À Rennes, on voit fleurir ici ou là un drôle de personnage, reconnaissable entre mille. Avec ses yeux alignés horizontalement sur une large bouche dévoilant des dents du bonheur… Il est inratable, et capte l’attention. Cette créature fantasmagorique, appelée Bobbie, est née de l’imagination prolifique de Baxter, street-artiste rennais depuis 2023. Ce dernier réinvente ainsi l’espace urbain avec une certaine poésie teintée d’innocence.
Baxter à la vingtaine, et des rêves pleins la tête qui débordent jusque dans son sac frappé du logo d’une école d’art qu’il porte sur l’épaule. Malgré son jeune âge (soyons honnêtes, par rapport à nous, hein…), il a déjà parcouru des capitales mondialement connues pour leur effervescence artistique : Berlin, New York, pour ne citer qu’elles. Mais ces dernières, fascinantes mais exigeantes, peuvent être dures à dompter, et c’est donc à Rennes que Baxter a décidé de poser ses valises en 2023. Pour lui, la ville a tout pour plaire : une ambiance conviviale, un territoire à taille humaine et une scène artistique bouillonnante. « À Rennes, il y a mille choses à faire notamment dans la musique. Si je ne devais citer qu’un lieu dédié à la jeunesse, ce serait l’hôtel pasteur. »

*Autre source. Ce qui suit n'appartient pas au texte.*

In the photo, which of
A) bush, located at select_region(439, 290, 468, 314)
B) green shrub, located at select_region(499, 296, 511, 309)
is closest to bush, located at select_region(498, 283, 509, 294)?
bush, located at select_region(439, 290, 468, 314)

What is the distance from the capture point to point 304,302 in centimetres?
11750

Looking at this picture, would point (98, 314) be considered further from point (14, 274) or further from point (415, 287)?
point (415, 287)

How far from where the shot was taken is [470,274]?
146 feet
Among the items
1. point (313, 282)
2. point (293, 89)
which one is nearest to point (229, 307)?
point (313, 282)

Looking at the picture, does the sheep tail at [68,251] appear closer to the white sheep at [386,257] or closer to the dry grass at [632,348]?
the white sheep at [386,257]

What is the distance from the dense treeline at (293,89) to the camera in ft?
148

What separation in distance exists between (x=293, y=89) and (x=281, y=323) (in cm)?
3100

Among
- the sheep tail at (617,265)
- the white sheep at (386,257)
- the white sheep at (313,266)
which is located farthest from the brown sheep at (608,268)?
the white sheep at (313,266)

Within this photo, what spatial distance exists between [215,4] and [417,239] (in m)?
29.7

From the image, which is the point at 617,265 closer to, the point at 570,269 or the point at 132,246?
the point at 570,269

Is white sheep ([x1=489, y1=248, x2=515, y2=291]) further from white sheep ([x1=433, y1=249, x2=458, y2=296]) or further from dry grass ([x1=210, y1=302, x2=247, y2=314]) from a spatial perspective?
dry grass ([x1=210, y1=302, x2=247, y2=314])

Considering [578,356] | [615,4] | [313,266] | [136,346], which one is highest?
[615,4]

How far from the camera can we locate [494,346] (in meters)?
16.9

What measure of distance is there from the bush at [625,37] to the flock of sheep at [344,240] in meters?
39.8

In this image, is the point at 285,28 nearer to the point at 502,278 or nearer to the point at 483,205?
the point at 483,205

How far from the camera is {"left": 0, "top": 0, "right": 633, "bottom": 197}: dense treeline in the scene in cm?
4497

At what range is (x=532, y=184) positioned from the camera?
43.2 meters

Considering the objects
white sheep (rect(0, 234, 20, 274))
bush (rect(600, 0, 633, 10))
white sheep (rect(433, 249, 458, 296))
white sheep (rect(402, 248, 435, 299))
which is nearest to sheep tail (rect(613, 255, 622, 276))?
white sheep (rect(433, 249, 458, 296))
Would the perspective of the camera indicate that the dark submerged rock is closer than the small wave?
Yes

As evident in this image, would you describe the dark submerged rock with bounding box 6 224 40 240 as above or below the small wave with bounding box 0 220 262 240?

Et depuis, ça pétille, ça bouillonne, ça expérimente. Le garçon s’essaye à de multiples disciplines artistiques : rap, art plastique, collage, graff… « Je suis un rêveur, et j’ai la volonté de devenir un grand artiste », nous déclare-t-il dans un large sourire. Et pour cause. La passion du dessin, chez lui, remonte à l’enfance, au point qu’une simple feuille A4 devenait vite trop étroite pour accueillir ses créations. Alors, au lycée, avec sa pote Zazou, il a commencé à expérimenter : « On s’amusait à coller nos propres stickers. On s’inspirait mutuellement. C’est comme cela que tout a commencé. » Ça, et les ennuis, après s’être fait choper en pleine action. Mais bon. C’est le métier qui rentre, comme on dit !
Et puis au fil du temps, Bobbie est apparu. Comme une évidence. « Le principe est simple : deux yeux, une bouche en haut, une bouche en bas. Quand on le retourne, il passe d’un sourire à une expression triste, comme désespérée. Quand j’en ai pris conscience, ça m’a fasciné. C’est devenu un symbole, un concept puissant qui s’est imposé naturellement. Il m’a plu, alors je l’ai intégré à mon travail dans la rue. En plus, c’est super simple à dessiner. J’aime ce principe de faire quelque chose de minimaliste mais percutant. »
Depuis, les Bobbies fleurissent un peu partout dans la ville. Tantôt cachés dans des recoins discrets, tantôt visibles de tous, les personnages intriguent et amusent. Contrairement à d’autres street-artistes, Bexter ne prémédite rien. Chez lui, tout fonctionne à l’instinct. Posca PC-17K en poche, chemin faisant, seul ou avec sa bande de potes, de jour comme de nuit, l’occasion fait le larron. À l’instinct, quoi. « Je ne fais pas ça sur des voitures, des portes d’entrées par exemple. Par contre, j’aime travailler sur l’arrière des panneaux, des mobiliers urbains comme ceux d’EDF, de La Poste ou des trucs déjà abîmés. L’idée est quand même de toujours rester bienveillant et positif. »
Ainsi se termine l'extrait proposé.